Ieri in Palestina è stata uccisa una donna, una giornalista. Si chiamava Shireen Abu Akleh. In quella terra abbandonata ad una occupazione militare che continua da 55 anni (per alcuni da 74) succede molto spesso. Ieri anche i nostri TG sono stati costretti a darne conto perché questa donna palestinese aveva anche un passaporto americano, aveva una fama internazionale ed era molto stimata. Non voglio commentare. Verrà un giorno in cui i riflettori si spegneranno anche sulla tragedia dell’Ucraina come li hanno spenti sulla tragedia del popolo palestinese e di tanti altri popoli martoriati. E allora altri capiranno cosa vuol dire Papa Francesco quando parla della globalizzazione dell’indifferenza, di cuori induriti e della nostra inerzia complice di fronte alla violenza che impazza nel mondo. Ieri, io mi sono vergognato per come è stata “trattata” l’uccisione di questa donna della Terra Santa che faceva, con il coraggio della gentilezza, da “scorta mediatica” al suo popolo. 78 giorni di “full immersion” nelle atrocità dell’Ucraina non hanno scalfito la coscienza impietrita dei manipolatori dell’informazione. Nessuna sorpresa. Solo vergogna. Flavio Lotti
PS. Se vuoi cercare di capire quanto grande sia la tragedia, leggi questo articolo scritto ieri da Gideon Levy, editorialista del quotidiano israeliano Haaretz.

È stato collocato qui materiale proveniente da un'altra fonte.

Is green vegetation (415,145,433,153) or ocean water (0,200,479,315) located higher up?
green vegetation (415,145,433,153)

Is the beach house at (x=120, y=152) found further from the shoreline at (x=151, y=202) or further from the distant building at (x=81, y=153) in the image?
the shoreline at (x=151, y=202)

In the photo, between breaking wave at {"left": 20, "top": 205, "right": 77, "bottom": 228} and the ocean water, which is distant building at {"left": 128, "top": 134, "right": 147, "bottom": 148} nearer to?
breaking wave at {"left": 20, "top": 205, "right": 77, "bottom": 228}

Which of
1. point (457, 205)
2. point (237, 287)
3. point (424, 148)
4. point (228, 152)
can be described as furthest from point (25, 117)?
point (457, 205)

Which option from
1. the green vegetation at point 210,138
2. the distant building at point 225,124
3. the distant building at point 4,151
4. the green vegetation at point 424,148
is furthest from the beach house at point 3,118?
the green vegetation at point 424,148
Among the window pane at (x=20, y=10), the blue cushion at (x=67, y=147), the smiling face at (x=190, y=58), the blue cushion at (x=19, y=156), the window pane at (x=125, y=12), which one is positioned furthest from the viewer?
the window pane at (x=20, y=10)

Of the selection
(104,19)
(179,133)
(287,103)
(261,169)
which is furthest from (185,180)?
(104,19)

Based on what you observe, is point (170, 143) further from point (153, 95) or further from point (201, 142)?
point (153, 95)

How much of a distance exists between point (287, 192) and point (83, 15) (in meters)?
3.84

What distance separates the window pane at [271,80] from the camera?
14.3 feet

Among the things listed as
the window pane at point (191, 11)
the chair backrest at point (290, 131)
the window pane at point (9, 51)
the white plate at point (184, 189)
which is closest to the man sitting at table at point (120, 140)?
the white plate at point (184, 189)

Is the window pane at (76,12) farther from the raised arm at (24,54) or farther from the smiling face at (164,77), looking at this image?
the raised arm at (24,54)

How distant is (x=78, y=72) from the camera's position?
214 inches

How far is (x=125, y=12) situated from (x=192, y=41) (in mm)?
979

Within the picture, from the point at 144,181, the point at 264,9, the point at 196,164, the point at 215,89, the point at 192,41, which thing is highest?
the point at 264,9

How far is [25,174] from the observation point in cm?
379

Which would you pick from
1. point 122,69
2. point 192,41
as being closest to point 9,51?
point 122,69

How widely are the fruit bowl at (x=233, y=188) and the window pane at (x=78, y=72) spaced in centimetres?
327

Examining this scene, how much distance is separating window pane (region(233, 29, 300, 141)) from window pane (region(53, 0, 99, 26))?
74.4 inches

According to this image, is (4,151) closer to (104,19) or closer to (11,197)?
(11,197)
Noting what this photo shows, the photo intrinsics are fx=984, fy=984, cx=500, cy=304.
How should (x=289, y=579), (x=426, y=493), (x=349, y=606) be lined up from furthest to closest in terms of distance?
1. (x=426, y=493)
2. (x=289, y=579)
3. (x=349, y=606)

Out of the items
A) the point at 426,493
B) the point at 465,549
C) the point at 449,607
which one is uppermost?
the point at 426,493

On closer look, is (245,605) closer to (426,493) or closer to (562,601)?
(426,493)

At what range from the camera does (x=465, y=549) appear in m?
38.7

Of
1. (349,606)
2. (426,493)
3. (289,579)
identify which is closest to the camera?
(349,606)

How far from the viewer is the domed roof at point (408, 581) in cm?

Il relativo orrore espresso per l'uccisione di Shireen Abu Akleh è giustificato e necessario. Ma è anche tardivo e moralista. Ora siete inorriditi? Il sangue di una famosa giornalista, per quanto coraggiosa ed esperta fosse - e lo era - non è più rosso di quello di un'anonima studentessa liceale che un mese fa stava tornando a casa in un taxi pieno di donne in questa stessa Jenin quando è stata uccisa dagli spari dei soldati israeliani.
È così che è stata uccisa Hanan Khadour. Anche in questo caso, il portavoce militare ha cercato di mettere in dubbio l'identità dei tiratori: "La questione è in corso di esame". È passato un mese e questo "esame" non ha portato a nulla, né mai porterà a nulla - ma i dubbi sono stati piantati e sono germogliati nei campi israeliani della negazione e della soppressione, dove nessuno si preoccupa realmente della sorte di una ragazza palestinese di 19 anni, e la coscienza morta del Paese viene nuovamente messa a tacere. C'è un solo crimine commesso dall'esercito di cui la destra e l'establishment si assumeranno mai la responsabilità? Uno solo?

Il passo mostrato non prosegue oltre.